Question

If $y+\dfrac{1}{y}=1$ then the value of ${{y}^{3}}$ is:
(a)2
(b)1
(c)-1
(d)0

Answer 1

Hint: First we will solve the given equation $y+\dfrac{1}{y}=1$ and convert it in the quadratic equation and find the value of y by solving the root of the quadratic equation and then we will find the value of ${{y}^{3}}$.

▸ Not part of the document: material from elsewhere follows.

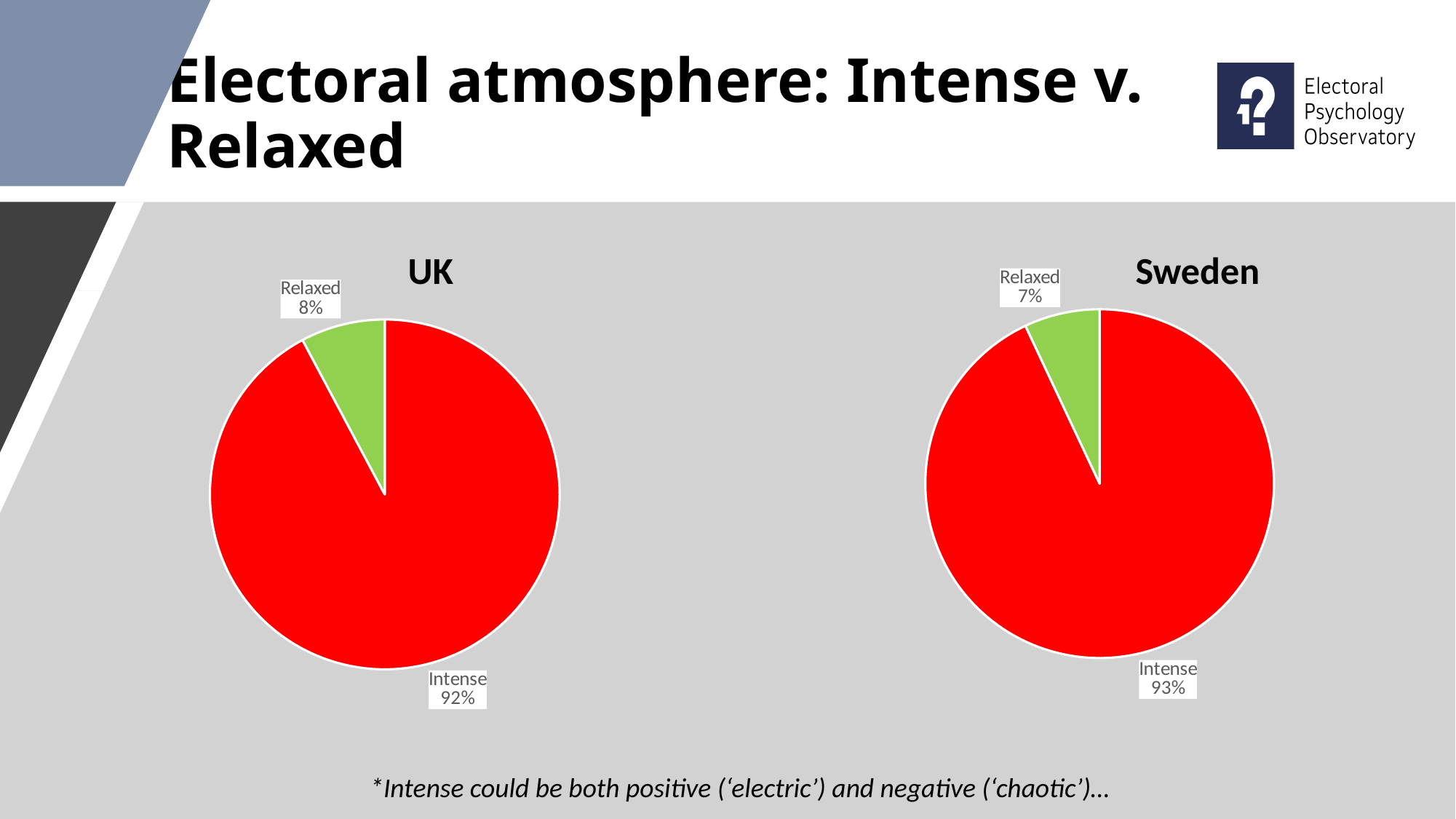
How many slices does the Sweden chart have? 2 In the UK chart, what is the difference between the Intense and Relaxed shares? 84% In the UK chart, what share of the pie is labelled Intense? 92% In the UK chart, what colour is the Relaxed slice? Green In the UK chart, what share of the pie is labelled Relaxed? 8% In the Sweden chart, what share of the pie is labelled Intense? 93% Which chart has the larger Relaxed share, UK or Sweden? UK In the Sweden chart, what is the difference between the Intense and Relaxed shares? 86% What kind of chart is the UK chart? Pie chart In the Sweden chart, which slice is the smallest? Relaxed In the UK chart, which slice is the largest? Intense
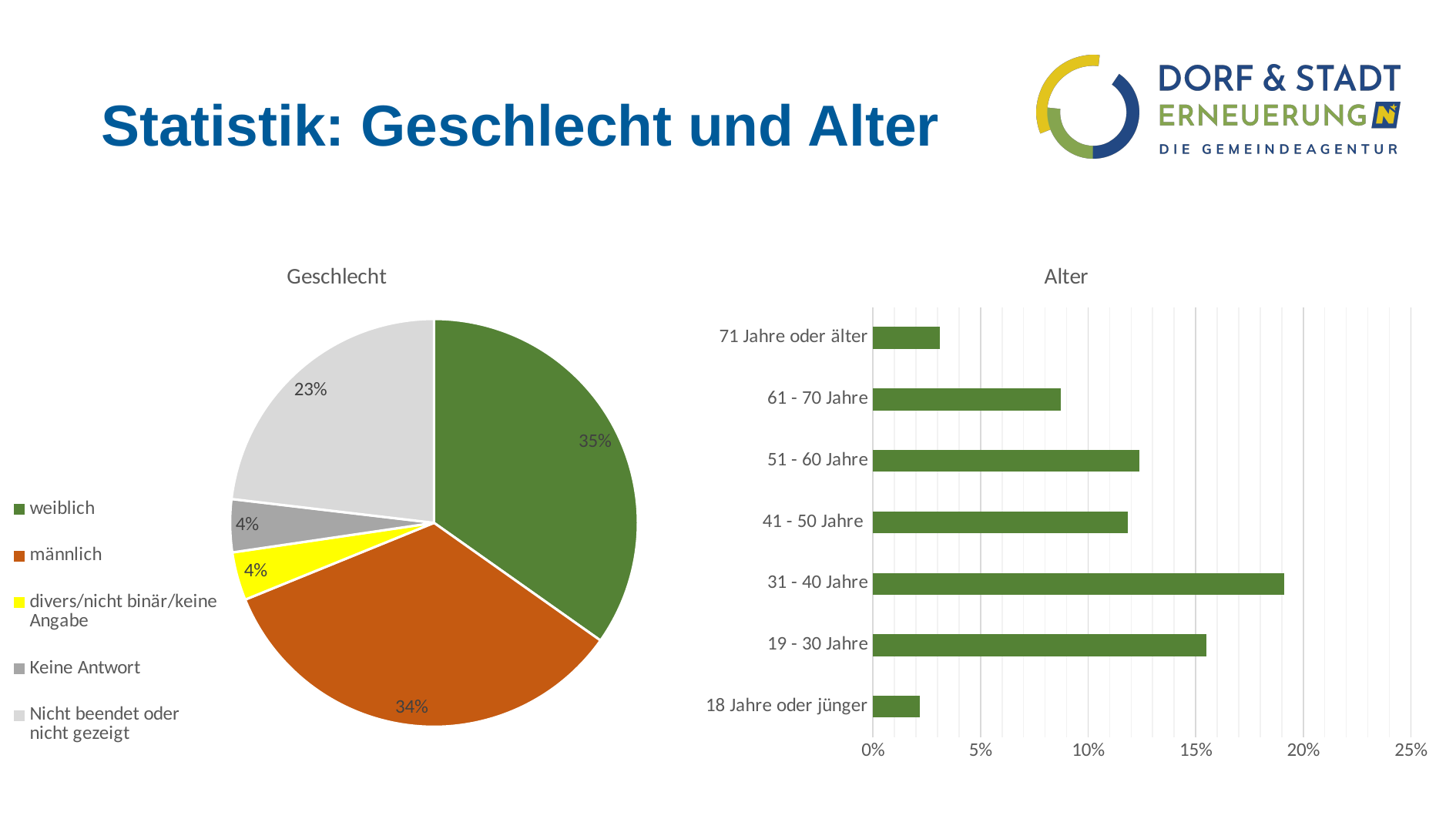
How many legend entries does the Geschlecht pie chart list? 5 In the Alter chart, which is larger, the bar for 31 - 40 Jahre or the bar for 19 - 30 Jahre? 31 - 40 Jahre What kind of chart is the Alter chart? bar chart In the Geschlecht pie chart, which category has the largest slice? weiblich In the Geschlecht pie chart, what is the difference between the weiblich and männlich slices? 1% In the Alter chart, is the value for 31 - 40 Jahre greater or less than 15%? greater In the Geschlecht pie chart, what percentage is shown for weiblich? 35% How many age groups are shown in the Alter chart? 7 In the Alter chart, which age group has the longest bar? 31 - 40 Jahre In the Geschlecht pie chart, what percentage is shown for männlich? 34% In the Alter chart, is the value for 61 - 70 Jahre greater or less than 10%? less In the Geschlecht pie chart, what percentage is shown for Nicht beendet oder nicht gezeigt? 23%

Complete step-by-step answer:
Let’s first write the quadratic equation,
$\begin{align}
  & {{y}^{2}}+1=y \\
 & {{y}^{2}}-y+1=0 \\
\end{align}$
First we will use sridharacharya formula to find the roots of this quadratic equation,
The formula is:
If the equation is $a{{x}^{2}}+bx+c=0$ , then the formula for finding x is:
$x=\dfrac{-b\pm \sqrt{{{b}^{2}}-4ac}}{2a}$
Using this we get,
$\begin{align}
  & y=\dfrac{-\left( -1 \right)\pm \sqrt{{{\left( -1 \right)}^{2}}-4}}{2} \\
 & y=\dfrac{1\pm \sqrt{3}i}{2} \\
\end{align}$
As we have found the value of y now we will use this to find the value of ${{y}^{3}}$ from the value of y.
Now we will find ${{y}^{3}}$,
$\begin{align}
  & ={{\left( \dfrac{1\pm \sqrt{3}i}{2} \right)}^{3}} \\
 & =\dfrac{{{\left( 1\pm \sqrt{3}i \right)}^{3}}}{8} \\
\end{align}$
Here we will use the formula that,
$\begin{align}
  & {{\left( a+b \right)}^{3}}={{a}^{3}}+{{b}^{3}}+3ab\left( a+b \right) \\
 & {{\left( a-b \right)}^{3}}={{a}^{3}}-{{b}^{3}}-3ab\left( a-b \right) \\
 & {{i}^{2}}=-1 \\
\end{align}$
Now the value of ${{y}^{3}}$ will be,
$\begin{align}
  & =\dfrac{1+{{\left( \sqrt{3}i \right)}^{3}}+3\sqrt{3}i\left( 1+\sqrt{3}i \right)}{8} \\
 & =\dfrac{1-\left( 3\sqrt{3}i \right)+3\sqrt{3}i-9}{8} \\
 & =\dfrac{-8}{8} \\
 & =-1 \\
\end{align}$
Another value of ${{y}^{3}}$ will be,
$\begin{align}
  & =\dfrac{1-{{\left( \sqrt{3}i \right)}^{3}}-3\sqrt{3}i\left( 1-\sqrt{3}i \right)}{8} \\
 & =\dfrac{1-\left( -3\sqrt{3}i \right)-3\sqrt{3}i-9}{8} \\
 & =\dfrac{-8}{8} \\
 & =-1 \\
\end{align}$
Hence we can see from both expressions we get the same value of y.
Hence, the correct option will be (c).

Note: In this question we have to deal with the complex numbers. So, it’s better to have some knowledge about it and some important formulas that we have already given and it should be memorized by the student for future use. The sridharacharya formula that we have used to find the roots of the equation should also be kept in mind as it’s always useful whenever we deal with quadratic equations.